There is a reason this is happening, and it is to do with power. Governments everywhere have woken up to the fact that online is now a global estate. Some of us can remember when being online was a geek thing: in the space of just a couple of decades it has become a universal stage, where ideas and emotions can be channeled, politicised and sometimes turned into weapons. In a world where almost four billion people own a smartphone the unregulated internet compromises the sovereignty of governments, and governments are reacting according to their various natures. For those still outside the authoritarian spheres, that means building a new law-based order.
But there are leaders and laggards in this march of change, and while there are digital regulatory initiatives in just about every country there is no doubt the EU is the leading force when it comes to using law rather than coercion to manage the online world. Following the implementation of GDPR (which is part of UK law as the Data Protection Act) there will follow two new packages of regulation that amount to the most comprehensive attempt yet to order the private online world.
The Digital Services and Digital Markets Acts (the DSA and DMA) will govern just about everything that online companies of any significant size do, and include powers to levy fines and impose restrictions that could take even a Google or a Facebook out of business. There are other EU laws brewing too, including an Artificial Intelligence Regulation that could reach deep into the secret machinery of any company with digital ambitions.
By contrast the US has the look of an economy in catch-up mode.
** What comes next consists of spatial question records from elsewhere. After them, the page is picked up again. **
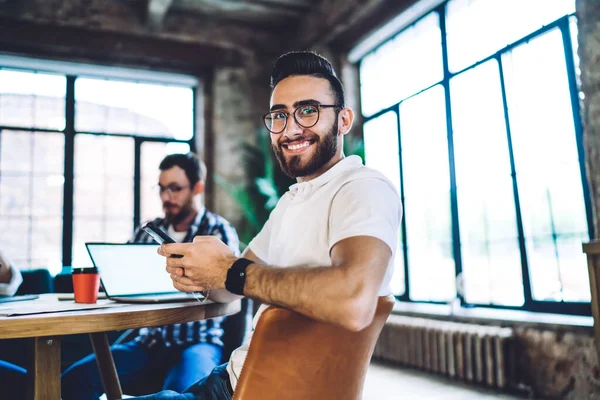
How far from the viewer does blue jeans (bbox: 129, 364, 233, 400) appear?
42.0 inches

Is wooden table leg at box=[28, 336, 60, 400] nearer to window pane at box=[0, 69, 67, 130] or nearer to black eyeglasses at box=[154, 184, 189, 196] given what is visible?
black eyeglasses at box=[154, 184, 189, 196]

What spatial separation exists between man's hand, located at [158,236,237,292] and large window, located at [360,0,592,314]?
2.67m

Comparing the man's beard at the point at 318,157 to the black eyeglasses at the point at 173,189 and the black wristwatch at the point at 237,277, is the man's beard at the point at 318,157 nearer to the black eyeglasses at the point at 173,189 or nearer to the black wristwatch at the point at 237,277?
the black wristwatch at the point at 237,277

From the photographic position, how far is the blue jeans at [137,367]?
175 cm

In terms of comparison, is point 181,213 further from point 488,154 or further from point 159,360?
point 488,154

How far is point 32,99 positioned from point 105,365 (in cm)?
427

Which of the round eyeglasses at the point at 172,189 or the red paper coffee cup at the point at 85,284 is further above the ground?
the round eyeglasses at the point at 172,189

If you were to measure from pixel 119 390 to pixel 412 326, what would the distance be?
2.61 metres

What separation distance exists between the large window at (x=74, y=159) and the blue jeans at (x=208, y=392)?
168 inches

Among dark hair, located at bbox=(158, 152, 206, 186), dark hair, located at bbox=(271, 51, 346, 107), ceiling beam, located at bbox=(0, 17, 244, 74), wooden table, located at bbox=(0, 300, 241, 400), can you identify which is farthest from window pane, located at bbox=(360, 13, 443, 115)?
wooden table, located at bbox=(0, 300, 241, 400)

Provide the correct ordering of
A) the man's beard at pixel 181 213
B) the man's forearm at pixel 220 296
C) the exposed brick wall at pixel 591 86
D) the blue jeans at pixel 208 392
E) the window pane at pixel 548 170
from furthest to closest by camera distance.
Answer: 1. the window pane at pixel 548 170
2. the exposed brick wall at pixel 591 86
3. the man's beard at pixel 181 213
4. the man's forearm at pixel 220 296
5. the blue jeans at pixel 208 392

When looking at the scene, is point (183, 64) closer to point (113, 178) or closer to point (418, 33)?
point (113, 178)

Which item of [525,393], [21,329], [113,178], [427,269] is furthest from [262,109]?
[21,329]

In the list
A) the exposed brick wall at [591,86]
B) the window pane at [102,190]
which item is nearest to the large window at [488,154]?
the exposed brick wall at [591,86]
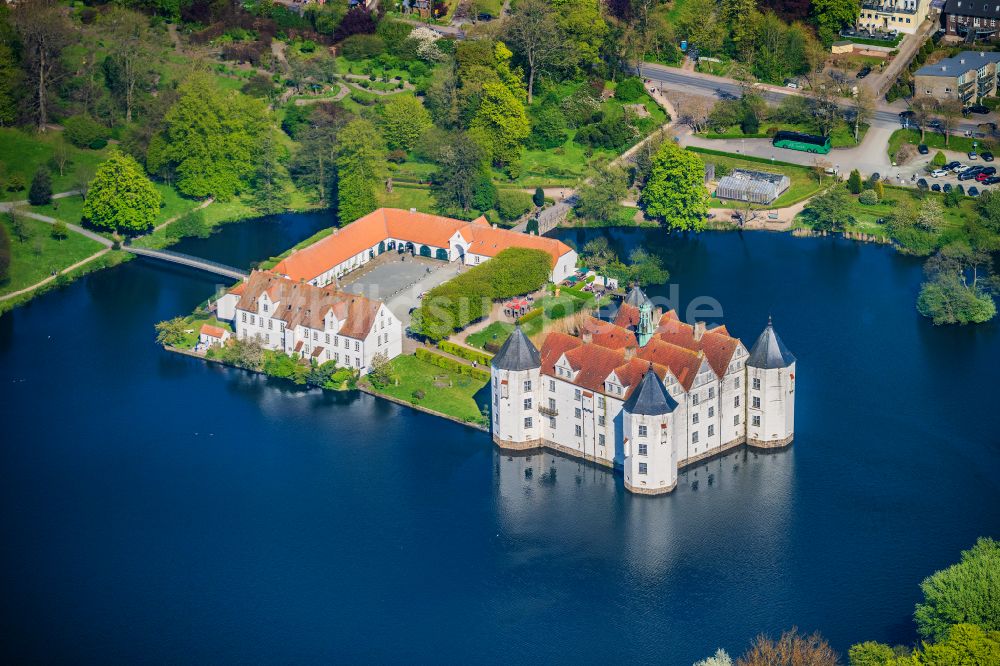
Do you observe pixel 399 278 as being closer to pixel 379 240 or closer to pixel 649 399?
pixel 379 240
While the EU has no inhibitions about mapping out ambitious principles-based regulations like the DSA and DMA, the US has an aversion to imposing new rules on industries still seen as disrupters and innovators (even though the ‘internet platform’ giants are now actually incumbents and oligopolists). The US approach to digital regulation is to fall back on competition laws more than a century old (the Sherman, Clayton and Federal Trade Commission Acts), and hope for the best.
Then there is the UK. Leaving the EU has left our authorities with a regulatory blank slate to write on but little idea of what to write. In June the Government published its Digital Regulation Plan which is a concoction of generalities and ambitions but short of specific proposals at a time when the EU’s future regulatory programme is already in black and white.
A new UK digital sector regulator (something the US does not have) in the form of a Digital Markets Unit within the Competition and Markets Authority has been outlined, possibly with powers to regulate tech giants with ‘Strategic Market Status’ (which sounds a lot like the ‘Digital Gatekeeper’ concept in the upcoming EU legislation). But although the Unit is supposedly already in existence in what the Government teasingly calls ‘shadow’ form, its powers and funding will not be legislated until 2022 at the earliest. This is partly because it is far from clear how the Unit will interact with overlapping regulators like Ofcom and with already legislated rules like the new National Security and Investment Act. Despite a rash of consultations, plans and strategic statements during the course of this year the impression remains one of over-stretch and unreadiness.
What comes next? If there is a contest between those who would regulate and those who would not, then it does at least look as if governments in the regulatory vanguard have a plan. Whether it’s the right plan is an open question, but plan always beats no plan.
Meanwhile those without a plan will be buffeted by events. And for those digital companies that now wield an influence that is probably unmatched in history, the examples of names like Standard Oil and AT&T – dismantled by force of law – should be a warning. The breaking of the giants could happen again.